The specificity of blogging, the expressed content of the blogs, is kind of treated in your view as epiphenomenal to some larger, unmoored thing: the dial is at zero or sixty, with the closest thing in between being the overarcing sociology of particular academic disciplines. I think this is what concerns me so much about this and similar conversations: not only that they lack any interest in exegetical work, but that the kinds of "readings in" of the political take place always in terms of things "hard to pin down". That there are such things, that the geist is a slippery customer to talk about but a very real thing, I quite agree: we sense changes in our intellectual, institutional, and cultural environments the way a frog slowly boiling to death might become aware of another degree of heat. We're not quite sure what is different but something it is. But wanting to talk about that shouldn't free us from more modest, more situated, more ordinarily attentive descriptions and explanations of the sights and sounds which catch our attention.

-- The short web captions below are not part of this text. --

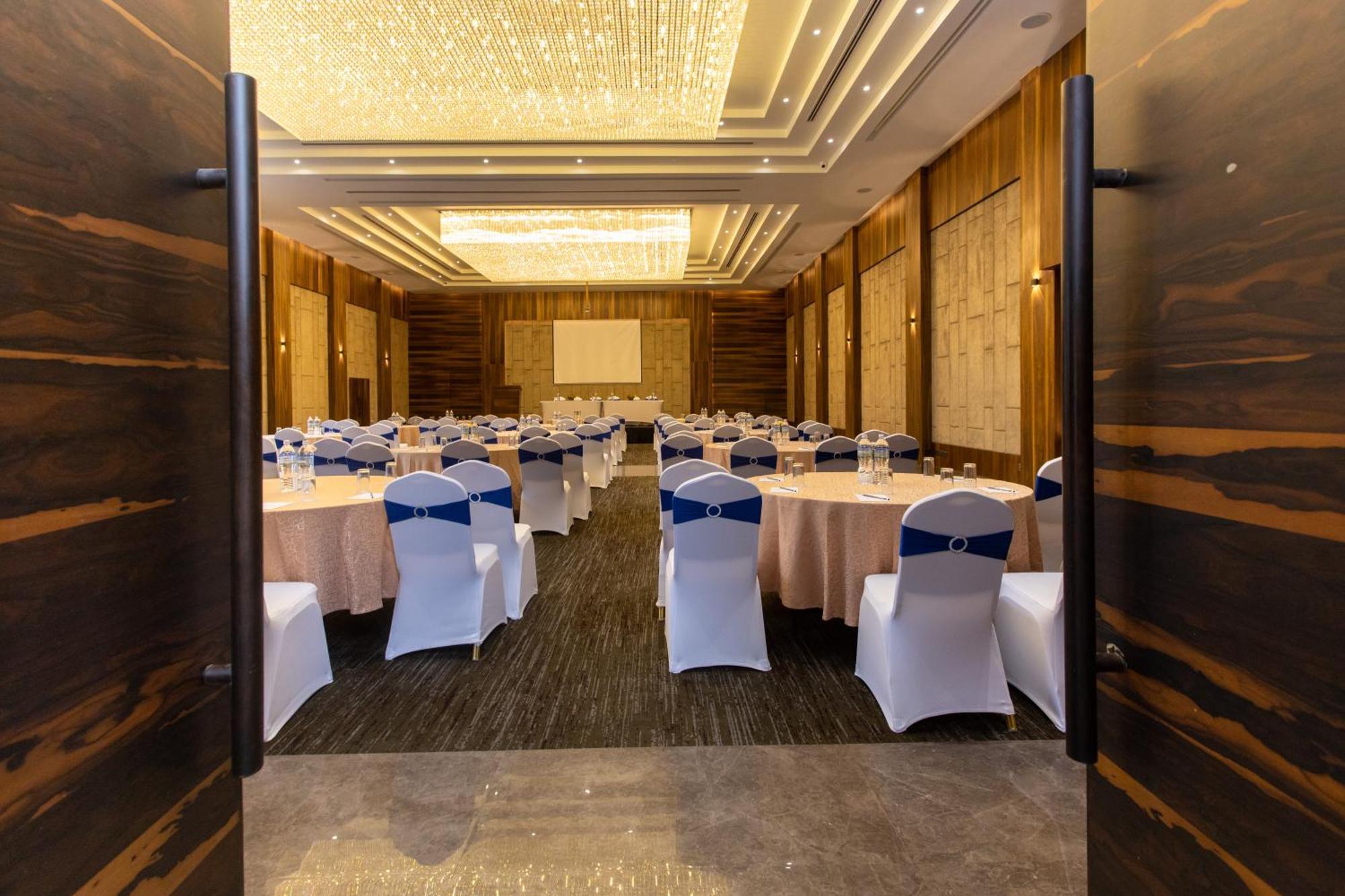 Grand Hotel Kathmandu Exteriör bild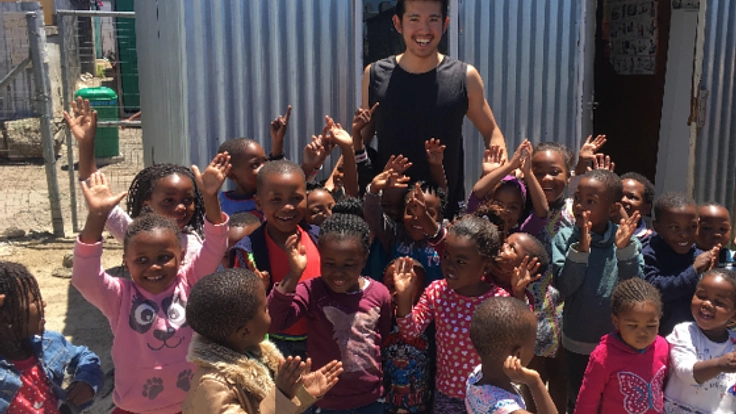 南アフリカ共和国のスラム街に、1人の学生が図書館を建設します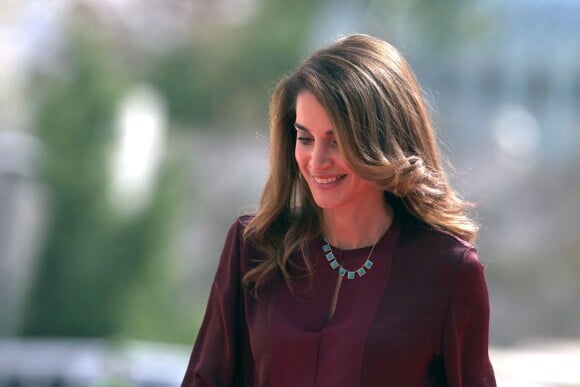 La reine Rania de Jordanie au Parlement à Amman le 2 novembre 2014 pour la cérémonie d'inauguration de la seconde session du 17e Parlement par son mari le roi Abdullah II de Jordanie.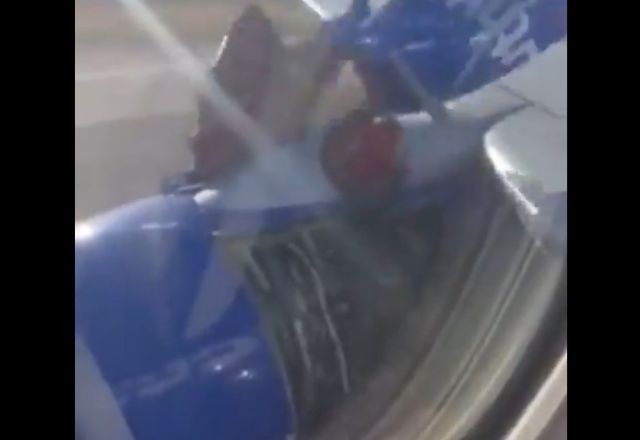 Imagem da noticia Avião perde parte da cobertura de motor após decolagem nos EUA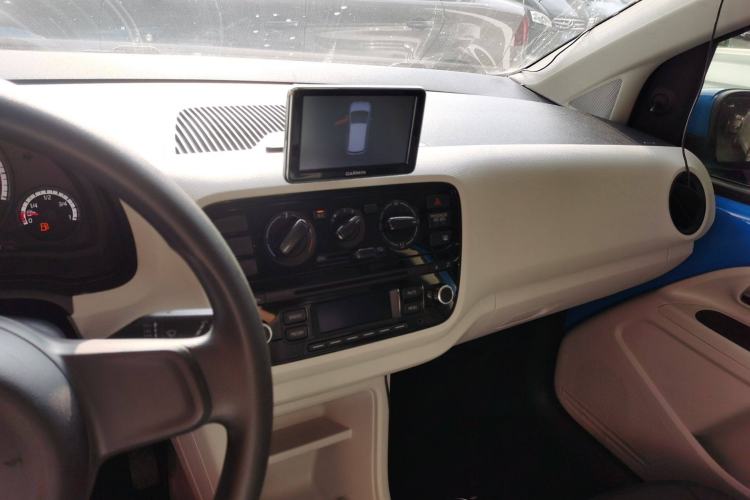 Used Volkswagen up! 2015 1.0L move up! Audio And AC Panel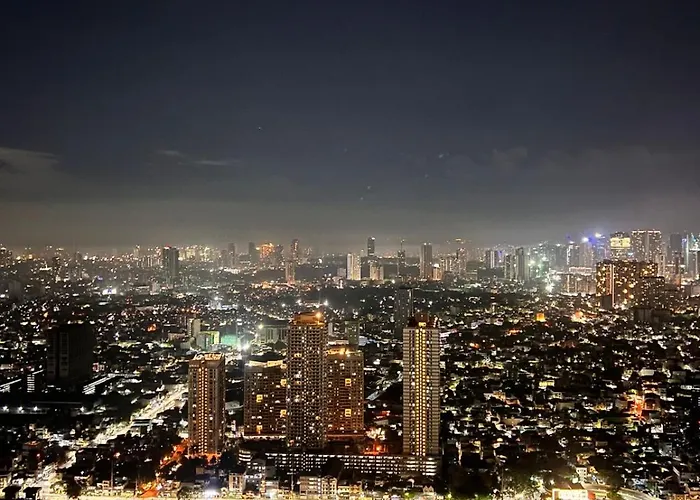 Knightsbridge Residences 公寓 *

Posted by: Timothy Burke | August 09, 2005 at 04:36 PM
As I said, for me, the event was not limited to a blog discussion. As you do, so do I recognize current efforts in creating events and that they can fail (but it;'s not an event if nobody comes). Contexts aren't closed so to describe them is to take a position on them.
Those who enjoy more modest exegetical discussions should go for at--as they clearly do and are. It's not all or nothing, as you say. For my part, as I said back at the Valve, I think Scott and Luther had some terrific points for specifying the 'theory' discussion. My view has been that the term is too broad to be useful, so I turned to a contextual analysis to consider its appeal. Those who find it analytically useful, I expect, are out there analytically using it.
Posted by: Jodi | August 09, 2005 at 05:33 PM
"But wanting to talk about that shouldn't free us from more modest, more situated, more ordinarily attentive descriptions and explanations of the sights and sounds which catch our attention."
Right. Except that there was absolutely nothing either modest or stupendously original about the lines being pushed (or is that ruts being deepened) by the likes of Holbo, McCann, Morris, or D. Patai.